I'm attempting to do this:
p = re.compile(ur'([A-Z]\w+\s+[A-Z]\w+)|([A-Z]\w+)(?=\s+and\s+[A-Z]\w+\s+([A-Z]\w+))', re.MULTILINE)
test_str = u"Russ Middleton and Lisa Murro\nRon Iervolino, Trish and Russ Middleton, and Lisa Middleton \nRon Iervolino, Kelly and Tom Murro\nRon Iervolino, Trish and Russ Middleton and Lisa Middleton "
subst = u"$1$2 $3"
result = re.sub(p, subst, test_str)
The goal is to get something that both matches all the names and fills in last names when necessary (e.g., Trish and Russ Middleton becomes Trish Middleton and Russ Middleton). In the end, I'm looking for the names that appear together in a single line.

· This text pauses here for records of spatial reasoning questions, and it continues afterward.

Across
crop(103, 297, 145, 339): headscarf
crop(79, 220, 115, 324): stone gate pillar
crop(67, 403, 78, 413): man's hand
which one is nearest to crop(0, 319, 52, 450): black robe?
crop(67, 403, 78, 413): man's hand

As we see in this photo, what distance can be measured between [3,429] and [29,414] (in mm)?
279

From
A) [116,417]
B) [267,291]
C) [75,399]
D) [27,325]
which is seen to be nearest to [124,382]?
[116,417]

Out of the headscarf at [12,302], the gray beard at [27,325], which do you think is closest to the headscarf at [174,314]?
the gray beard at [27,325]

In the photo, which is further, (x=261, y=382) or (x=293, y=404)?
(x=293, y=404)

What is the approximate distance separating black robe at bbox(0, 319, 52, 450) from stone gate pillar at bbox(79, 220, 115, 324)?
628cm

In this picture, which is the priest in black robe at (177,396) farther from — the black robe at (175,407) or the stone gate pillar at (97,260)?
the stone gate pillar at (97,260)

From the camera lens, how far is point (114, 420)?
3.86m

Someone else was kind enough to help me with the regex, and I thought I knew how to write it programmatically in Python (although I'm new to Python). Not being able to get it, I resorted to using the code generated by Regex101 (the code shown above). However, all I get in result is:
u'$1$2 $3 and $1$2 $3\n$1$2 $3, $1$2 $3 and $1$2 $3, and $1$2 $3 \n$1$2 $3, $1$2 $3 and $1$2 $3\n$1$2 $3, $1$2 $3 and $1$2 $3 and $1$2 $3 '
What am I missing with Python and regular expressions?